#### ZADANIA DO WYKONANIA:
A. Czy stwierdzenia (i)–(iii) zgadzają się z poniższym tekstem o raporcie Starra? Przy każdej odpowiedzi tak lub nie przytocz dosłownie rozstrzygające słowa tekstu.
(i) Za natychmiastowym upublicznieniem raportu głosowało 363 kongresmenów, a przeciw 63.
(ii) Monika Levinsky była stażystką w Białym Domu.
(iii) Specjalne wydanie z opisem wypuścił dziennik „The New York Times”.
B. Odpowiedz krótko na pytania dotyczące poniższego tekstu o raporcie Starra:
(i) Którym z kolei prezydentem USA był Clinton?
(ii) Jak karykaturzyści nazwali Pokój Owalny?
(iii) Od jakiego dnia opis można oglądać w internecie?

#### WYBRANY FRAGMENT:
****************************************

Archiwum Polityki

Sztych prokuratora

To już nie jest dziurka od klucza, przez którą Ameryka i świat podglądały dotychczas prezydenta Clintona w Pokoju Owalnym, nazwanym przez karykaturzystów Oralnym. To już jest wielkie, dobrze oświetlone okno wystawowe, prezentujące wszystkie szczegóły pożycia 42 prezydenta USA z byłą stażystką w Białym Domu Moniką Levinsky.

Za sprawą niezależnego prokuratora Kennetha Starra, a potem Izby Reprezentantów, gdzie 363 kongresmenów (przeciw było 63) opowiedziało się za natychmiastowym podaniem jego raportu do wiadomości powszechnej, szczegółowy opis zabaw erotycznych prezydenta i Moniki można sobie od piątku kontemplować w zaciszu domowym poprzez internet. Jeśli ktoś nie ma internetu, mógł sobie kupić specjalne wydanie szanowanego dziennika "The Washington Post".

****************************************

#### ZESTAWIENIE DANYCH:
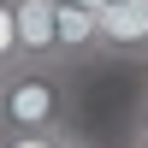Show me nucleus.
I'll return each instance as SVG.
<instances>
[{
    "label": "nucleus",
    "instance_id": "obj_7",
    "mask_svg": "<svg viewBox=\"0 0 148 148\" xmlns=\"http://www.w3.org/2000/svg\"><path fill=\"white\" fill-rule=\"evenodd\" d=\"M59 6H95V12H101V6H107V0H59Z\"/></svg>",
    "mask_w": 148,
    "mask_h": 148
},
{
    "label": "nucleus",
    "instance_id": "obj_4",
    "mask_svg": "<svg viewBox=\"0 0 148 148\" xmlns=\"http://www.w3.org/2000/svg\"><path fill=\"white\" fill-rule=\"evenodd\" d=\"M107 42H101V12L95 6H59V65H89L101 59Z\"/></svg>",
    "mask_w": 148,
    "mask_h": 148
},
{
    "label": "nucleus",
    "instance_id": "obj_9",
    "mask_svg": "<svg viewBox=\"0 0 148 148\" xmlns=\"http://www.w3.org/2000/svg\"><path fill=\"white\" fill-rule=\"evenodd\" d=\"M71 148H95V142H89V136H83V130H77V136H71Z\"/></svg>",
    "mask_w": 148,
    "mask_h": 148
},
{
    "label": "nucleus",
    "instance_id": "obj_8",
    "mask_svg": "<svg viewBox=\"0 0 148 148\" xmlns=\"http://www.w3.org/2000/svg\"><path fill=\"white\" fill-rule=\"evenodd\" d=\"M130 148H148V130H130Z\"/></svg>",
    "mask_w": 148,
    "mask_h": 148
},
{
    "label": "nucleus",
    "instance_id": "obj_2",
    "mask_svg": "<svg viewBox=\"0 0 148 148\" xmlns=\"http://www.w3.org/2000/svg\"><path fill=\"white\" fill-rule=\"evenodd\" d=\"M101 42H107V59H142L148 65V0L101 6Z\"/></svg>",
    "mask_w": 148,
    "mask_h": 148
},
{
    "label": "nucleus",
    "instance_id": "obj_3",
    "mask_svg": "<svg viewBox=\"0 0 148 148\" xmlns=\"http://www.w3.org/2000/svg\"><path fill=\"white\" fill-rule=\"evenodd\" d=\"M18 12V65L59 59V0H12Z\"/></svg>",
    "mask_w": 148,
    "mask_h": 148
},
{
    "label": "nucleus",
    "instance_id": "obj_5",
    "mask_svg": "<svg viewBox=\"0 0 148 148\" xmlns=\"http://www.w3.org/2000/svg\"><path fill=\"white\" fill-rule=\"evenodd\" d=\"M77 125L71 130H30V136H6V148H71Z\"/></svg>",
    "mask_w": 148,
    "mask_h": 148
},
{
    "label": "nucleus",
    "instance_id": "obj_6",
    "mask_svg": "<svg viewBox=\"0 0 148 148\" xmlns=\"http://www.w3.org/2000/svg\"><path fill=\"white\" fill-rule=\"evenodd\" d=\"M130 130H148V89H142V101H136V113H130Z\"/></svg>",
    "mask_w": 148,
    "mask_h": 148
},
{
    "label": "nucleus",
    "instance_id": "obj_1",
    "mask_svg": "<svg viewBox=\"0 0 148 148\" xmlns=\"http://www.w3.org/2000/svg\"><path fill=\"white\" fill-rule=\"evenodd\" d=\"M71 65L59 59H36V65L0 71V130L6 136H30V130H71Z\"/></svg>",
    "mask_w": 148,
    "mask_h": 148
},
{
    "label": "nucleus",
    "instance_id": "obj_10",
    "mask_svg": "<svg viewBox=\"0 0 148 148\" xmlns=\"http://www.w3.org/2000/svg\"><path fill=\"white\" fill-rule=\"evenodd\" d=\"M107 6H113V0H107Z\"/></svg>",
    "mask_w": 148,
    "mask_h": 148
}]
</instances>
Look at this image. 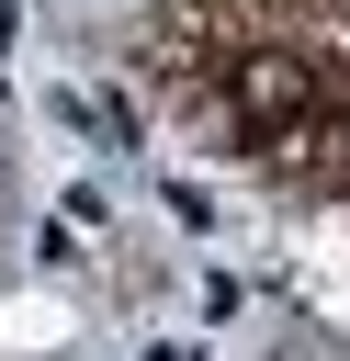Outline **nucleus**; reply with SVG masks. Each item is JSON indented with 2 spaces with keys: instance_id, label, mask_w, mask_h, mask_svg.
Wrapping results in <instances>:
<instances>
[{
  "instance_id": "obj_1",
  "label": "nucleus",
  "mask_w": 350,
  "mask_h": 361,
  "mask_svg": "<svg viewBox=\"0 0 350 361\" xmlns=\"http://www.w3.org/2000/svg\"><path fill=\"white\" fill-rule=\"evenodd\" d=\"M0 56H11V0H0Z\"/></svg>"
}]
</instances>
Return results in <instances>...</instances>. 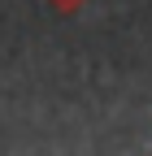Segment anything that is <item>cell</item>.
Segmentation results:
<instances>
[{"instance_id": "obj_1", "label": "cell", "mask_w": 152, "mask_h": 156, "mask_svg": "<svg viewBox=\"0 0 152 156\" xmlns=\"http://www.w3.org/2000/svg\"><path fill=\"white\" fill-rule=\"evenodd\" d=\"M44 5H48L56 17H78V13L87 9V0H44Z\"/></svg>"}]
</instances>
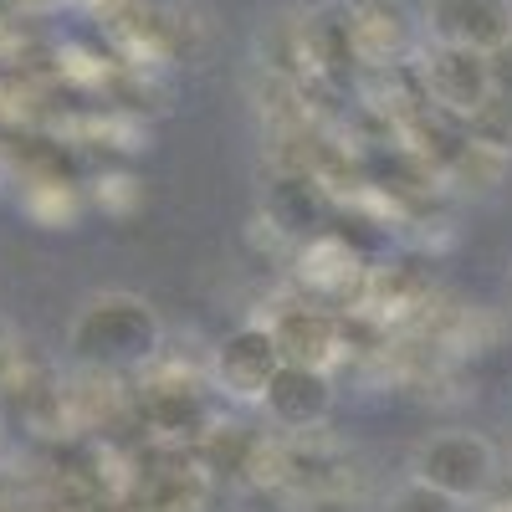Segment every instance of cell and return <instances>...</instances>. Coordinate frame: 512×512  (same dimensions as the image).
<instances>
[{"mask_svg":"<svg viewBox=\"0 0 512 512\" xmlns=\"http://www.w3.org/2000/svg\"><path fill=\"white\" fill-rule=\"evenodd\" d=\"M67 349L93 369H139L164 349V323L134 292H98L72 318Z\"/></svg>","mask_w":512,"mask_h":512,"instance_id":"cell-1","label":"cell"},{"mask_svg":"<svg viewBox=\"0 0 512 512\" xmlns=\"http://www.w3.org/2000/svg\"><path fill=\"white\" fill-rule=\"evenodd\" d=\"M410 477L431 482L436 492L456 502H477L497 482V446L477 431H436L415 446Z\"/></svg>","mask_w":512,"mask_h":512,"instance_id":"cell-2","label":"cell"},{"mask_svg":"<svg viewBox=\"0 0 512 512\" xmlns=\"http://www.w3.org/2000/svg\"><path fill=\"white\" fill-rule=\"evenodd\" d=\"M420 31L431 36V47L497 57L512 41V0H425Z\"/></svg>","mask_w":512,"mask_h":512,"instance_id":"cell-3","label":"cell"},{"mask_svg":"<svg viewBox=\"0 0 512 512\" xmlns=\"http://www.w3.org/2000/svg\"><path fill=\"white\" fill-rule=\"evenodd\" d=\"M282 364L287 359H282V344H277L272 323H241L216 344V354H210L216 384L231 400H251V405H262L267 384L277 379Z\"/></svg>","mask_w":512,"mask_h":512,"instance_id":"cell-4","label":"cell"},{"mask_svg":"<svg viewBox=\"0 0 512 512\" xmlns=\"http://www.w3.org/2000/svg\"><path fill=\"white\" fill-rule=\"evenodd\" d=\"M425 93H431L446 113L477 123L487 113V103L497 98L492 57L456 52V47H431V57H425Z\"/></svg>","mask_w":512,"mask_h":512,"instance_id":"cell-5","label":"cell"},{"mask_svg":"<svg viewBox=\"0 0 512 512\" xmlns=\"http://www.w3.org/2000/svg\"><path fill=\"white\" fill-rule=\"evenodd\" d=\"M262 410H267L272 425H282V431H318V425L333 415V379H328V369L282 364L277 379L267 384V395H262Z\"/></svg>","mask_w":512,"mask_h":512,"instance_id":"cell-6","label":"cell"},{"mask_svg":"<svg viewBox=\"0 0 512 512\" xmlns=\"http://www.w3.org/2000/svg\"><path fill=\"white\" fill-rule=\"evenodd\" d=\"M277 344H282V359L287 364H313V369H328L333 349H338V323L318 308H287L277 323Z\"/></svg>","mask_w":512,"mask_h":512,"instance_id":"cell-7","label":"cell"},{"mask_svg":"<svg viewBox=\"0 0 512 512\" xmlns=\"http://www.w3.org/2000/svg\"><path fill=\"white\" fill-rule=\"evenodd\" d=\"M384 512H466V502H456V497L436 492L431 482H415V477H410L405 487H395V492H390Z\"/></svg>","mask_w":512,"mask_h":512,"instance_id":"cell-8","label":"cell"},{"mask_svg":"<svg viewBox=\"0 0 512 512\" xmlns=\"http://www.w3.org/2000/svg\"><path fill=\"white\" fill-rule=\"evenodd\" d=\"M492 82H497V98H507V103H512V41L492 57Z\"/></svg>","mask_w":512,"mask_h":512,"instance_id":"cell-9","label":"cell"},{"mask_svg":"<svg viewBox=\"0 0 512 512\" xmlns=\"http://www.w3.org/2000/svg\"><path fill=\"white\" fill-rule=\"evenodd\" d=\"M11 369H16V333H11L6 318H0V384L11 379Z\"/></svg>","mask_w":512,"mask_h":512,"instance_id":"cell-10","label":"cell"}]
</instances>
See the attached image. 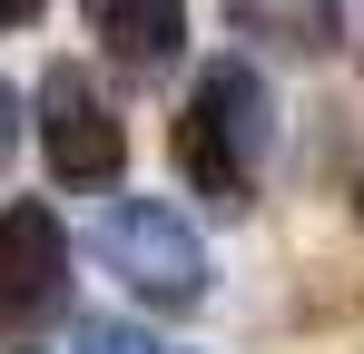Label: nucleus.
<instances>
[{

****************************************

#### WYNIKI:
A.
(i) Tak: „363 kongresmenów (przeciw było 63) opowiedziało się za natychmiastowym podaniem jego raportu do wiadomości powszechnej”
(ii) Tak: „byłą stażystką w Białym Domu Moniką Levinsky”
(iii) Nie: „mógł sobie kupić specjalne wydanie szanowanego dziennika "The Washington Post"”

B.
(i) 42.
(ii) Oralnym.
(iii) Od piątku.